- _TEXT UNDER STUDY_
What make it to the calendar are things I hope to get done in a week, that include both the professional and personal—so long as they fit in with my values. If they don’t, they are thrown out right away.
It is pertinent to ask, how do you find your values?
A resource that comes to mind is this lovely book: 344 Questions: The Creative Person’s Do-It-Yourself Guide to Insight, Surival, and Artistic Fulfilment.
Ignore social media when you wake up
Peer-reviewed literature has meticulously documented the downsides of looking at the phone screen first thing in the morning. These include higher levels of anxiety and stress when you look at news feeds and IQ depletion after staring at social media. While at work, it can take anywhere between 23-25 minutes to recover focus after an interruption—or a distraction.
That is why, Nir Eyal keeps making the point, it is important to “gain traction”, which is the opposite of “distraction”. In other words, be indistractable. I had a lovely conversation with him on the theme. If you haven’t heard it yet, may I urge you to? There are some lovely pointers he offers on how to stay focused. Here’s a clip from that conversation:
Use some smart tech
There are things one can control: I’ve turned off notifications from apps. I’ve also permanently set colours on my phone to grayscale (black and white mode). I do that because past experience with some very fine designers and coders has taught me that all algorithms and colours are at work to grab my attention and time. I refuse to part with any of it.
I hear you about email overload and juggling calendars. Don’t even try. Automate it. Much like you outsource it to your assistant.

- _DATA LISTING_
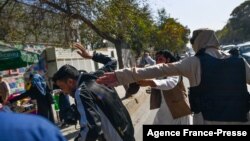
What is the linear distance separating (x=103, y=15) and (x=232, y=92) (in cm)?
1201

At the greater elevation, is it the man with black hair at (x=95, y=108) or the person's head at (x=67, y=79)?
the person's head at (x=67, y=79)

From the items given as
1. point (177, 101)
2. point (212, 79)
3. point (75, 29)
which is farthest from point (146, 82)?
point (75, 29)

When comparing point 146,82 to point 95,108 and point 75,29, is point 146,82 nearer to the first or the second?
point 95,108

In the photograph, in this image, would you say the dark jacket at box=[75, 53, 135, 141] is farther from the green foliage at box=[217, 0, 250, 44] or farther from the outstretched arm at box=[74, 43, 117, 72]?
the green foliage at box=[217, 0, 250, 44]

- _YOUR OBJECTIVE_
According to the text on morning habits and focus, how long can it take to recover focus at work after an interruption?

- _WRITTEN SOLUTION_
Anywhere between 23 and 25 minutes.